> _Activity_
Repeat word for word the passage of the forum post below on the cone of a topological space, from "I would like" up to and including "and simply connected?".

> _Study text_
┄┄┄┄┄┄

I would like help in verifying my proof and making it rigorous.


Let $X$ be a topological space. The cone on $X$, denoted $CX$, is the quotient space $(X × [0, 1])/(X × \{0\})$. Prove that $CX$ is contractible and simply connected?

(note: $X/A$ is the quotient space $X/\mathord{∼}$ for an equivalence relation $∼$ on $X$ such that the equivalence classes are $A$ itself, and the singletons $\{x\}$ such that $x \notin A$.)

My Answer:

A previous answer by kobe shows that $CX$ is contractible:

Consider the map $H: X \times [0,1] \times [0,1] → X \times [0,1]$ defined by $H((x,t),s) = (x(1-s)t)$. Then $H$ is continuous and $H((x,0,s) = (x,0)$ for all $x∈X$ and $s∈[0,1]$. $H$ induces a continuous map $\hat{H}$: $CX \times [0,1] → CX$ such that $\hat{H}([(x,t)],s) = [(x,(1-s)t)]$. Now $\hat{H}[(x,t)],0) = [(x,t)]$ and $\hat{H}[(x,t)],1) = [(x,0)] = X \times \{0\}$. So $\hat{H}$ is a homotopy in $CX$ from the identity on $CX$ to the point $X \times \{0\}$. Consequently, $CX$ is contractible.

$CX$ is simply connected as a result of being contractible. To show this, we show that all contractible spaces are simply connected. Let $X$ by contractible. We will show that any loop in $X$ is homotopic, relative to $\{ 0,1 \}$, to the constant loop. Observe that the homotopy $F$ from the identity on $X$ to the constant map at $x∈X$ gives us a homotopy $G(s,t) = F(α(s),t)$ from any loop $α$ based at $x$ to the constant loop at $x$. We must show that the homotopy is relative to $\{0,1\}$. We use the fact that the square $[0,1] \times[0,1]$ is convex, so there is a straight line homotopy $H$ between any two paths from $a$ to $b$ in $[0,1] \times [0,1]$, and so any two such paths are homotopic relative to $\{0,1\}$. Using this, we see that the path along the left edge of the square is homotopic, relative to $\{0,1\}$, to the path along the bottom edge, up the right edge and back along the top edge of the square. Composing the homotopies $H$ and $G$ gives us the homotopy relative to $\{0,1\}$. We have shown that any loop in $X$ is homotopic, relative to $\{0,1\}$, to the constant loop and so it is path connected and the fundamental group $π_1(X,b)$ for a loop based at $b$ has only one element and $π_1(X,b) = \{e\}$ where $e$ is a constant. $X$ is path-connected and has a trivial fundamental group. Then it is simply connected. Contractible spaces are simply connected. Then $CX$ is simply connected.

┄┄┄┄┄┄

> _Data shown_
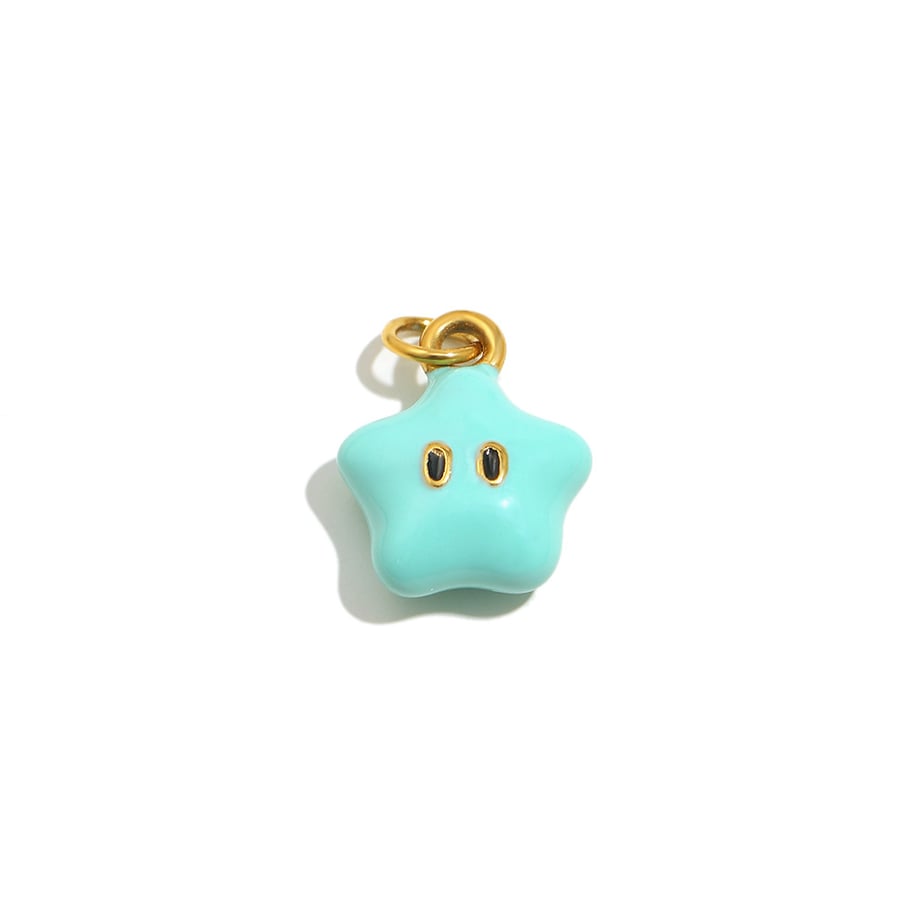 Pendentif mignon en acier inoxydable à faire soi-même, mini animal Image4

┄┄┄┄┄┄

> _Response_
I would like help in verifying my proof and making it rigorous.


Let $X$ be a topological space. The cone on $X$, denoted $CX$, is the quotient space $(X × [0, 1])/(X × \{0\})$. Prove that $CX$ is contractible and simply connected?